Class: STATISTICS
Main facade class providing all statistical operations. Stateless - safe to share or create new instances.
Descriptive Statistics Methods
- mean(data) - Arithmetic mean using Welford's numerically stable algorithm
- median(data) - 50th percentile (middle value)
- variance(data) - Population variance (>= 0.0)
- std_dev(data) - Standard deviation (>= 0.0)
- sum(data) - Sum using Kahan compensated summation
- min_value(data) - Minimum value in array
- max_value(data) - Maximum value in array
- range(data) - max - min (>= 0.0)
- percentile(data, p) - p-th percentile where p in [0, 100]
- quartiles(data) - Returns array of [Q1, Q2, Q3]
- mode(data) - Most frequent value
Bivariate Analysis Methods
- covariance(x, y) - Joint dispersion (requires x.count = y.count)
- correlation(x, y) - Pearson correlation in [-1, 1] (symmetric)
Regression
- linear_regression(x, y) - Returns REGRESSION_RESULT with slope, intercept, R²
Hypothesis Testing Methods
- t_test_one_sample(data, mu_0) - Test if mean = mu_0
- t_test_two_sample(x, y) - Welch's t-test for unequal variances
- t_test_paired(x, y) - Paired t-test on differences
- chi_square_test(observed, expected) - Chi-square goodness-of-fit
- anova(groups) - One-way ANOVA (requires >= 3 groups)
Class: TEST_RESULT
Immutable result object from hypothesis tests.
Features
- statistic - Test statistic value (t, chi-square, F)

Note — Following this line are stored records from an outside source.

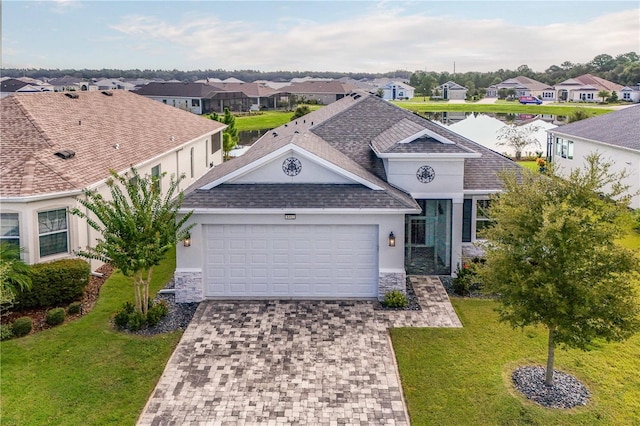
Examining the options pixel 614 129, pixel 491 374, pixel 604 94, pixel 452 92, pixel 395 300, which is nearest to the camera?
pixel 491 374

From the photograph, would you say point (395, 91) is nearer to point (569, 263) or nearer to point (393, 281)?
point (393, 281)

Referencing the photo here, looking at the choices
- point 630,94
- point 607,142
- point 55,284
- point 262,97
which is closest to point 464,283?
point 55,284

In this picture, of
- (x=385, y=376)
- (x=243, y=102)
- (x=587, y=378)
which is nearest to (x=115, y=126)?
(x=385, y=376)

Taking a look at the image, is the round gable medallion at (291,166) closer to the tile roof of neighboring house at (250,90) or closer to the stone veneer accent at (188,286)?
the stone veneer accent at (188,286)

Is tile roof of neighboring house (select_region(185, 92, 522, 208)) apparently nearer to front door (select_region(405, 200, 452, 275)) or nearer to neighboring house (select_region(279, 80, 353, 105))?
front door (select_region(405, 200, 452, 275))

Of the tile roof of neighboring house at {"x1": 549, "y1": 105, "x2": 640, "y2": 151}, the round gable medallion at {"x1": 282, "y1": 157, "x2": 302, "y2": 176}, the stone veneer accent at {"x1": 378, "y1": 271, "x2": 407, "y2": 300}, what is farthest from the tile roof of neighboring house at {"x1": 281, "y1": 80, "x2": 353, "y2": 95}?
the stone veneer accent at {"x1": 378, "y1": 271, "x2": 407, "y2": 300}

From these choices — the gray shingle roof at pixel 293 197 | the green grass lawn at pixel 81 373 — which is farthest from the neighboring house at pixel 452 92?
the green grass lawn at pixel 81 373
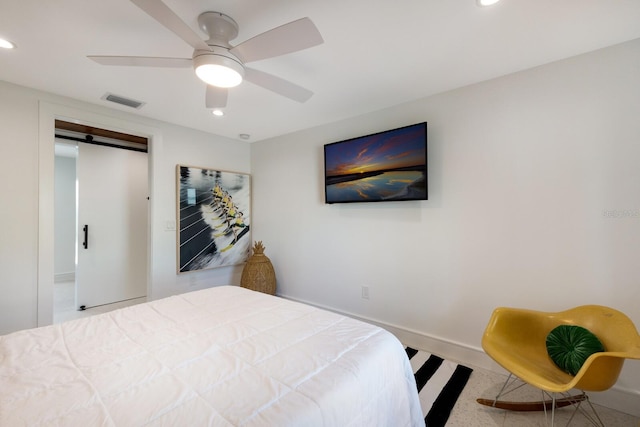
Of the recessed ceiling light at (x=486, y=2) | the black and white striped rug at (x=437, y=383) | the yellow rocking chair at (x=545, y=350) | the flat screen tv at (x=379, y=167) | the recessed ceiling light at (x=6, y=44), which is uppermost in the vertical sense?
the recessed ceiling light at (x=6, y=44)

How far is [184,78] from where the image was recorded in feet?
6.97

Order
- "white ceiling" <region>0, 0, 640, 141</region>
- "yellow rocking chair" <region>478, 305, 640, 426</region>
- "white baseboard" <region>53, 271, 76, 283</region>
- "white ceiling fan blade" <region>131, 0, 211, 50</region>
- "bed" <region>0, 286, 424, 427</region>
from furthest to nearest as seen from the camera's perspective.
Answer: "white baseboard" <region>53, 271, 76, 283</region>, "white ceiling" <region>0, 0, 640, 141</region>, "yellow rocking chair" <region>478, 305, 640, 426</region>, "white ceiling fan blade" <region>131, 0, 211, 50</region>, "bed" <region>0, 286, 424, 427</region>

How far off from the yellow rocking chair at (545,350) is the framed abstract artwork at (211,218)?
3.06 meters

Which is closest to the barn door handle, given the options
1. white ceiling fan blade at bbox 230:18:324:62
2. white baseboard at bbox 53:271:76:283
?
white baseboard at bbox 53:271:76:283

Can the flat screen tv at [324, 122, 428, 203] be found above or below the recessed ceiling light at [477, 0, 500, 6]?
below

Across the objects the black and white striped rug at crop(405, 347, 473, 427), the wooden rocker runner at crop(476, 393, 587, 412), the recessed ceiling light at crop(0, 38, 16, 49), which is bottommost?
the black and white striped rug at crop(405, 347, 473, 427)

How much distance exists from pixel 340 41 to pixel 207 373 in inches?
75.5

- p_value - P-value in [0, 1] (placeholder 0.5 in v1.0)
- degrees_of_freedom - dof for the distribution
- conclusion(alpha) - Returns true if p_value < alpha
- is_significant(alpha) - Convenience method (same as conclusion)
Class: REGRESSION_RESULT
Immutable linear regression output.
Features
- slope - Regression slope (y = slope*x + intercept)
- intercept - Y-intercept value
- r_squared - R² in [0, 1], higher is better fit
- predict(x) - Predict y value for new x
Class: CLEANED_STATISTICS
Data cleaning utilities.
Methods
- remove_nan(data) - Return array with NaN values removed
- remove_infinite(data) - Return array with infinite values removed
- clean(data) - Remove both NaN and infinite values
Contract Guarantees
All features are specified with Design by Contract. Key guarantees:
Preconditions (require)
- Most descriptive statistics require non-empty data
- Correlation and covariance require arrays of same length
- ANOVA requires at least 3 groups
Postconditions (ensure)
- Variance and std_dev are always non-negative
- Correlation is always in [-1, 1]
- R-squared is always in [0, 1]
- P-values are always in [0, 1]
- Quartiles are ordered: Q1 <= Q2 <= Q3